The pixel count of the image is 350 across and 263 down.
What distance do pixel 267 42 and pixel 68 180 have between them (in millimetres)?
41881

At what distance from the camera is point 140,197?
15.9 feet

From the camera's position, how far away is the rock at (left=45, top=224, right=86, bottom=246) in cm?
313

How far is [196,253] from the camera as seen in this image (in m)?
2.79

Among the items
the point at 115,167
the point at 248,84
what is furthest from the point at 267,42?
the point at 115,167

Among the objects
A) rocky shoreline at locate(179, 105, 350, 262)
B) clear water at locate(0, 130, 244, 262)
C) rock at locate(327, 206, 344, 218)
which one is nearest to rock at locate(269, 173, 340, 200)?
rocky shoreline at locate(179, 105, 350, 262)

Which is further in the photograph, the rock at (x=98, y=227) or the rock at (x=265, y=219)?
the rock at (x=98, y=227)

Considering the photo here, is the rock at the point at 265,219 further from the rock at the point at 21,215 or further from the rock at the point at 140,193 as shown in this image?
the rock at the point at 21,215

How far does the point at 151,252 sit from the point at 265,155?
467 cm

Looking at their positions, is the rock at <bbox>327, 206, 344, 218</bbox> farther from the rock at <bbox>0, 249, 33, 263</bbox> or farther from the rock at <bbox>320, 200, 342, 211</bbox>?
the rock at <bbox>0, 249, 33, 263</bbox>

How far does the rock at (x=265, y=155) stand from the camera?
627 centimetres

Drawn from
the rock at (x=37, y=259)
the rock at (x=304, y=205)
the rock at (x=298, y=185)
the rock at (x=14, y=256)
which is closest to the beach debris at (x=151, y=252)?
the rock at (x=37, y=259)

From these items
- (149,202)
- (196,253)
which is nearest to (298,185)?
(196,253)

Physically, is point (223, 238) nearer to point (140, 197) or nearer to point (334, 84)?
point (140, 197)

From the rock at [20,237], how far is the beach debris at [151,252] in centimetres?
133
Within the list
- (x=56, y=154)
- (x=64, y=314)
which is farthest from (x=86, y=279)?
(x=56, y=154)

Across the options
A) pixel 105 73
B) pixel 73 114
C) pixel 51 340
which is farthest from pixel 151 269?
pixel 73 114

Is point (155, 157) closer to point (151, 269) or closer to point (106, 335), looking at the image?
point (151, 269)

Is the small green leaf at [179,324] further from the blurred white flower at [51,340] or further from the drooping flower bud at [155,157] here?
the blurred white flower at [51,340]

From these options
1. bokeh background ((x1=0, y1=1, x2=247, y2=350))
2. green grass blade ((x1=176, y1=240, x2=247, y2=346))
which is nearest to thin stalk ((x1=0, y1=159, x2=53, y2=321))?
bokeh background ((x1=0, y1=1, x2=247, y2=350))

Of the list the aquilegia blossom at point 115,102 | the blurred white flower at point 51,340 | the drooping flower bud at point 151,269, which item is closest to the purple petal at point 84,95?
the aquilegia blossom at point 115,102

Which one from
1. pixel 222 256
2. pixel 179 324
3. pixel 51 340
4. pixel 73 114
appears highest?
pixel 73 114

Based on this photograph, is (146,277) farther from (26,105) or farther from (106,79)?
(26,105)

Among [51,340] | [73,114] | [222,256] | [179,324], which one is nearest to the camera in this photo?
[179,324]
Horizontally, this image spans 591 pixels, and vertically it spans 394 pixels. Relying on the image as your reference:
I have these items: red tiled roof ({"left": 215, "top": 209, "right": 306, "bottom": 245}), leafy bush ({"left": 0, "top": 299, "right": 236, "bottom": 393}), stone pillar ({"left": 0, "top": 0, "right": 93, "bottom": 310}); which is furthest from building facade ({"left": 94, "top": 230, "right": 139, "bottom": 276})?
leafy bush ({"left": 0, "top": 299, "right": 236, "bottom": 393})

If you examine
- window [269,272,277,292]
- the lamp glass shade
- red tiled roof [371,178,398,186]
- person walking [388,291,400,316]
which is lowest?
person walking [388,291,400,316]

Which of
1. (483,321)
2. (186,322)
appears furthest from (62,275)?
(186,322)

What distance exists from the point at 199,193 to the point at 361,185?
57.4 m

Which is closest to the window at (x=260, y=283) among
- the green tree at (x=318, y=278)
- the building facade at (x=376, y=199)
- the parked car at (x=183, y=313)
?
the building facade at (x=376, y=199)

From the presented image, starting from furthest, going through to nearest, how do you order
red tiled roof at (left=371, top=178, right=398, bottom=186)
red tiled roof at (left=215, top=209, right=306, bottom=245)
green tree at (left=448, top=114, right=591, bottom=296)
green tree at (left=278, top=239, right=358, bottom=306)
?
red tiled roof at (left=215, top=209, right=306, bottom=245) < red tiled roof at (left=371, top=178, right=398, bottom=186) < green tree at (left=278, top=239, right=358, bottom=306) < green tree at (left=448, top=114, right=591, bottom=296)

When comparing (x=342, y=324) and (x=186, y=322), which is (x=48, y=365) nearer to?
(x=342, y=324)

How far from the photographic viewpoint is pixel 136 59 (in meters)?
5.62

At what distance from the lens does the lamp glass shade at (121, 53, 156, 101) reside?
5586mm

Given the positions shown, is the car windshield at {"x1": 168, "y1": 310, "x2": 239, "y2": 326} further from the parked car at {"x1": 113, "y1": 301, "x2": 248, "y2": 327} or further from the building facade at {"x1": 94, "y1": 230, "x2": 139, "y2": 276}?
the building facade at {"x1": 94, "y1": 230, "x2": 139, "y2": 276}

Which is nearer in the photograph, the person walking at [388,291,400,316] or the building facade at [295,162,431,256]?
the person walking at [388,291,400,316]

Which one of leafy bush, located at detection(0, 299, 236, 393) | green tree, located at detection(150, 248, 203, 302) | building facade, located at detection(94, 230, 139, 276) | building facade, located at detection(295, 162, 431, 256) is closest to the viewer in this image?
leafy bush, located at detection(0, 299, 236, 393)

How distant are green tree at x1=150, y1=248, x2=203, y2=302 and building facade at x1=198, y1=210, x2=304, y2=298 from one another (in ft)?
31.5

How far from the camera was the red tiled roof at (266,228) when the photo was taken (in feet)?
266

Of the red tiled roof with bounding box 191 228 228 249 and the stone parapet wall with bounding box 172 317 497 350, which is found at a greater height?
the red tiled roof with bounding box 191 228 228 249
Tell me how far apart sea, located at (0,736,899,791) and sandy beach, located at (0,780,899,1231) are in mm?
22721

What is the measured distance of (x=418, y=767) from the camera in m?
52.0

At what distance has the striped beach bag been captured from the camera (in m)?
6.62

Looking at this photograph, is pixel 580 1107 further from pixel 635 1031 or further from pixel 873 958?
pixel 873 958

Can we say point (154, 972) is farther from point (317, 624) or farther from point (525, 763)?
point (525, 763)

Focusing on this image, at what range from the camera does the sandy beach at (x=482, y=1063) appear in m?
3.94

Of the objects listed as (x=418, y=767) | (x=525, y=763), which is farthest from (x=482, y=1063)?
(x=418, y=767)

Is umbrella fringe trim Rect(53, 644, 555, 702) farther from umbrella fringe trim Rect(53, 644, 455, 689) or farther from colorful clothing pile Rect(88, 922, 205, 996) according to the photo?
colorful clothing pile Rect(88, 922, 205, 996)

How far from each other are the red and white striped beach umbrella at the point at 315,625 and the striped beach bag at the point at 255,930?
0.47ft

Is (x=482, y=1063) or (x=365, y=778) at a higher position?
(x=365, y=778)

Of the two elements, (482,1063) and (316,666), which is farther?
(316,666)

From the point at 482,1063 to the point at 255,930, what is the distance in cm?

________________________

### WORK TO COMPLETE:
Only the lines from the one holding "How far from each" through the end of the listing should be given again, exactly and with both ends included.

### EXERCISE OUTPUT:
How far from each other are the red and white striped beach umbrella at the point at 315,625 and the striped beach bag at the point at 255,930?
0.47ft

Is (x=482, y=1063) or (x=365, y=778) at a higher position?
(x=365, y=778)

Of the two elements, (482,1063) and (316,666), which is farther?
(316,666)

From the point at 482,1063 to the point at 255,930, what is the distance in cm?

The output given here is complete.